Désormais, un rêve insensé prend forme sous les yeux ébahis des spectateurs français : un doublé tricolore en Principauté. Jean Alesi, souverain sur sa Benetton, mène l’épreuve devant Panis. Mais la guigne qui colle à la peau de l’Avignonnais va frapper avec une cruauté absolue. À vingt tours du but, Alesi ressent un flottement anormal dans son train arrière. Croyant d’abord à une crevaison lente, il plonge à son box pour changer de pneus, mais le verdict tombe comme un couperet mécanique : une biellette de suspension a rendu l’âme. Jean Alesi s’effondre dans son cockpit, la mort dans l’âme.
Trois rescapés pour l’éternité
À cet instant, la Ligier numéro 9 se retrouve seule en tête de la course la plus prestigieuse de la planète. Derrière lui, David Coulthard — contraint de disputer l’épreuve avec un casque prêté par Michael Schumacher en raison de problèmes de buée récurrents sur sa propre visière — cravache sa McLaren pour refaire son retard. Mais Panis, métronome d’acier, ne commet pas la moindre bavure, caressant les rails au millimètre tout en préservant ses freins et sa transmission martyrisés.
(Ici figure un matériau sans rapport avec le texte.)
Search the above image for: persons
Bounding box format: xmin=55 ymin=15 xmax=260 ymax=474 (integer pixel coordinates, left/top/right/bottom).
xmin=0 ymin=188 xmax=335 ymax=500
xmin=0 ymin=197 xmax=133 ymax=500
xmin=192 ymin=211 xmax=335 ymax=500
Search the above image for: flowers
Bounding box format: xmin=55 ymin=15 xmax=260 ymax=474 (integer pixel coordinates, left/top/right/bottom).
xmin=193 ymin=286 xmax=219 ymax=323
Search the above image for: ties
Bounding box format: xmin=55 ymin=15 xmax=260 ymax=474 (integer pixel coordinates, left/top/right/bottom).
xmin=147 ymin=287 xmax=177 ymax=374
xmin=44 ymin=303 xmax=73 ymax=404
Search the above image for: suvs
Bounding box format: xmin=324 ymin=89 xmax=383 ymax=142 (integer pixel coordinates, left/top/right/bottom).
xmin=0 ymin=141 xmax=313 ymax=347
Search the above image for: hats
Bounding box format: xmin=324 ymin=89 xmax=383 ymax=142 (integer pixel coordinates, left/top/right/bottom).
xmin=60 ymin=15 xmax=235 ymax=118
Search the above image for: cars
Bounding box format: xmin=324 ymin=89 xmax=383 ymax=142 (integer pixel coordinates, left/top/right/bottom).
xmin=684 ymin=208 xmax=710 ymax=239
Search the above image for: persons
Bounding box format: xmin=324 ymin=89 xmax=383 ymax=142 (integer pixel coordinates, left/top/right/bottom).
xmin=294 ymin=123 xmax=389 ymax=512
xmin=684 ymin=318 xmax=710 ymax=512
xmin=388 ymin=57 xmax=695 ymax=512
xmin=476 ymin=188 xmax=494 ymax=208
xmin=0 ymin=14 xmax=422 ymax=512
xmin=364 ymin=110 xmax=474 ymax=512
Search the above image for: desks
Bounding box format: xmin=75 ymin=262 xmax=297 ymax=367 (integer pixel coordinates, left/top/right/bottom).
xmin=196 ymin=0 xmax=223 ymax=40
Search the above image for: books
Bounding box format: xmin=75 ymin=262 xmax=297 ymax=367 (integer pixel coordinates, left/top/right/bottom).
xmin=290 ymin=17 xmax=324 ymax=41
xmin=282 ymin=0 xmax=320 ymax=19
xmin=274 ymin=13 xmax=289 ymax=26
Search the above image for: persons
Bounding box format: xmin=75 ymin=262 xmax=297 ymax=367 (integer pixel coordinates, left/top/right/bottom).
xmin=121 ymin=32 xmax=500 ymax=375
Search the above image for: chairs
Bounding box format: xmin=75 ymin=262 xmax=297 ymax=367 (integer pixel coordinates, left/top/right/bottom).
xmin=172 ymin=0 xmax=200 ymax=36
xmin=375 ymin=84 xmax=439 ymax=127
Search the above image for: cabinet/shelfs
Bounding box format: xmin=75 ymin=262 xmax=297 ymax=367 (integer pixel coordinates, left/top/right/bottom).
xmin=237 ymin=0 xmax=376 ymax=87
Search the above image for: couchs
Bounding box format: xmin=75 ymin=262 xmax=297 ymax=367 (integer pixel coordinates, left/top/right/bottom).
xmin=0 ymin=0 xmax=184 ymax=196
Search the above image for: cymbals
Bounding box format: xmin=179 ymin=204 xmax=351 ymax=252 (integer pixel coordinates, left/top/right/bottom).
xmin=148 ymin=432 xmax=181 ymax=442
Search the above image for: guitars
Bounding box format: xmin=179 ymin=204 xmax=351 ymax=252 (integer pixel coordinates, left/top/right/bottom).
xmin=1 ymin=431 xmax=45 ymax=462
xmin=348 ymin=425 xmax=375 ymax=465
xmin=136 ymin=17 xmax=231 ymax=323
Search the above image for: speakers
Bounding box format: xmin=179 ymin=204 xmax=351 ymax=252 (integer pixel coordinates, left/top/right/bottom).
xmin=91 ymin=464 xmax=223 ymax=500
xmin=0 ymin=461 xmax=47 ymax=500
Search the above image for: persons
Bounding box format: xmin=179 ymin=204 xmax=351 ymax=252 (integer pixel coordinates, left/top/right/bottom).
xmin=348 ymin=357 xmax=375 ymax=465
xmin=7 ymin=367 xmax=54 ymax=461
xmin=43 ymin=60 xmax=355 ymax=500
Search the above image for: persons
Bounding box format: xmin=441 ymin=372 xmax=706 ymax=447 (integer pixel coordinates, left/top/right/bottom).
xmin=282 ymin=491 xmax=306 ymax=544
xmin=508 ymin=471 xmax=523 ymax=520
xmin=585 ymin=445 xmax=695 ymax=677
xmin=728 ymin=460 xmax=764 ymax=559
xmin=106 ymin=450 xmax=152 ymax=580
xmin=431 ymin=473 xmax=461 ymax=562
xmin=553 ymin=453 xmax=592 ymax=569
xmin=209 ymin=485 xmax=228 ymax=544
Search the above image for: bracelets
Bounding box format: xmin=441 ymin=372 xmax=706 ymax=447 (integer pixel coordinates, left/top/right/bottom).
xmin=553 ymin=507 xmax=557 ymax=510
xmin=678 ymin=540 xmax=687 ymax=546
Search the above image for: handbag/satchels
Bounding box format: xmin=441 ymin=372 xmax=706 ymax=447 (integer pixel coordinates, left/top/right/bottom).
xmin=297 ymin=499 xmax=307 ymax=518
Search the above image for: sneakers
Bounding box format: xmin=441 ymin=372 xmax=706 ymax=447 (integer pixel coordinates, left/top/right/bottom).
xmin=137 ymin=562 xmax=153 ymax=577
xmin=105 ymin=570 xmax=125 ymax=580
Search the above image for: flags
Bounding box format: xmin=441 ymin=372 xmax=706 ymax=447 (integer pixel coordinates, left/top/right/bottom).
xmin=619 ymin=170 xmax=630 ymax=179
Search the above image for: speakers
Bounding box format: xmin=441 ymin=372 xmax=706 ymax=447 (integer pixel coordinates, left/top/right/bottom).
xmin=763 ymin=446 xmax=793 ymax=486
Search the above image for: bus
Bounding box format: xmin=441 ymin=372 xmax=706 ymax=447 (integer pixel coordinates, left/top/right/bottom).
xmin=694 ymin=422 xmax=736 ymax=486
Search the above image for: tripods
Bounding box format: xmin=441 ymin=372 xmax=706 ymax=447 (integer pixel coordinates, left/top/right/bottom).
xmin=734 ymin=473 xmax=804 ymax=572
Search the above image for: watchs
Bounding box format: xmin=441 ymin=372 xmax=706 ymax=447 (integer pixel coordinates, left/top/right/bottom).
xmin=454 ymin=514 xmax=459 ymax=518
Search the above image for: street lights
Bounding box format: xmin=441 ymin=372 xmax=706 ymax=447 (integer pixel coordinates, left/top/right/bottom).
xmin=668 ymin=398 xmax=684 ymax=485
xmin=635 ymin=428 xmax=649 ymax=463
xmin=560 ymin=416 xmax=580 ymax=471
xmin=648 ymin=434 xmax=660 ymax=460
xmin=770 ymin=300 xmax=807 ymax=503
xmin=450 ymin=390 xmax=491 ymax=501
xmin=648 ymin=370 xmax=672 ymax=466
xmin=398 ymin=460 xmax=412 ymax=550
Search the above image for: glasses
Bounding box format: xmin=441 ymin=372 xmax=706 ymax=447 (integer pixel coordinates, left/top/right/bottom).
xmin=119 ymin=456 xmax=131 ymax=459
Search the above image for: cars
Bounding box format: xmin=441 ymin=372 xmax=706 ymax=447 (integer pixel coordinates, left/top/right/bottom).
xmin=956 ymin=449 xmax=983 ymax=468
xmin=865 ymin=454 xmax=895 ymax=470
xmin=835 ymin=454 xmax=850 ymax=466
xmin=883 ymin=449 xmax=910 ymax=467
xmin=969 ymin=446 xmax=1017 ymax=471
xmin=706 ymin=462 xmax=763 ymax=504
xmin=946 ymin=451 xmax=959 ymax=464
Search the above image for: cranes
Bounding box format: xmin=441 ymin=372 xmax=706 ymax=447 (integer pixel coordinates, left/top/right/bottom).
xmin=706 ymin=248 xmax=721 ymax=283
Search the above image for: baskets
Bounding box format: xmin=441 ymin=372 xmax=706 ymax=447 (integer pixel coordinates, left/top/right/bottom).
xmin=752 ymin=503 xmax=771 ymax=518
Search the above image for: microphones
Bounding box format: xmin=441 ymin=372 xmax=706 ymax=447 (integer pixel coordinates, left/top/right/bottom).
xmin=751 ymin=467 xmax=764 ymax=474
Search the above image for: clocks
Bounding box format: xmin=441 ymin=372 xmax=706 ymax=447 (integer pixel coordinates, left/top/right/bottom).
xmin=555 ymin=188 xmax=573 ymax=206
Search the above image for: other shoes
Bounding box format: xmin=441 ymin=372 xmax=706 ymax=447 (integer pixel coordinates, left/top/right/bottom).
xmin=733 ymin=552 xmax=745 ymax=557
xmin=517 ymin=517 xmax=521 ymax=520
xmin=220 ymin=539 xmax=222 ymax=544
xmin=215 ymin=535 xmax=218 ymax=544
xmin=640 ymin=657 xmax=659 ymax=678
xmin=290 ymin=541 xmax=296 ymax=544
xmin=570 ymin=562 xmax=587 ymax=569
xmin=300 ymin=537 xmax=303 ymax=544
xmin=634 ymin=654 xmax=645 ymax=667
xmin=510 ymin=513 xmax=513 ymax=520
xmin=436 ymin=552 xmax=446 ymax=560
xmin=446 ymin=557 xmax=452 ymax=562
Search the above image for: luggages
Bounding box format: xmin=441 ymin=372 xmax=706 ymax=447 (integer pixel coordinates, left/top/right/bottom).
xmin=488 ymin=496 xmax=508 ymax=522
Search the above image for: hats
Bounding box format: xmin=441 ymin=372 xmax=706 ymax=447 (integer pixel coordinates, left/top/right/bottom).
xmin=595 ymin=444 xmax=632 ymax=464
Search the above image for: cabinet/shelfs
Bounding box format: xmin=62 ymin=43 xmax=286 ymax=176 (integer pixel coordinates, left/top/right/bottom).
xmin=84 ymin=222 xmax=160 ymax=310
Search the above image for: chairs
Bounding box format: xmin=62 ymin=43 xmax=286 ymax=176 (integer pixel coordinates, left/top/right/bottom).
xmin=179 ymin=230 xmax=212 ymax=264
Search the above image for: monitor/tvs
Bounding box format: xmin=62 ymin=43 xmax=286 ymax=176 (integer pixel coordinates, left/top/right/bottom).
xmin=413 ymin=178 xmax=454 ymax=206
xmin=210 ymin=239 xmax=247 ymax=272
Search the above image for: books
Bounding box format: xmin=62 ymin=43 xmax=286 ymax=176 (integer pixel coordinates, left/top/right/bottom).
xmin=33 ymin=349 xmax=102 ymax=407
En raison de la moyenne extraordinairement basse imposée par le déluge initial, la règle des deux heures maximales s’applique : la course est interrompue au soixante-quinzième tour au lieu des soixante-dix-huit prévus. Lorsque le drapeau à damier s’abaisse enfin sur le capot bleu ciel de la Ligier, la stupéfaction est totale. Seules trois monoplaces coupent la ligne d’arrivée sous régime de course : Olivier Panis, David Coulthard à près de cinq secondes, et Johnny Herbert sur sa Sauber relégué à plus de trente secondes.
Dans la voie des stands, les mécaniciens de Magny-Cours hurlent de joie tandis qu’une légende du sport automobile français ne retient plus ses sanglots : Jacques Laffite, l’homme qui avait offert à Ligier son précédent triomphe au Grand Prix du Canada 1981, quinze ans plus tôt.
Sur le podium, un drapeau français noué autour des épaules, Olivier Panis écoute la Marseillaise résonner sur le port de Monaco. Ce sera la neuvième et ultime victoire de l’écurie de Guy Ligier avant son rachat par Alain Prost l’année suivante, et le seul succès en Grand Prix d’un pilote attachant qui prouva ce jour-là qu’au cœur de la tempête, la foi et le panache suffisent parfois à renverser des montagnes de certitudes.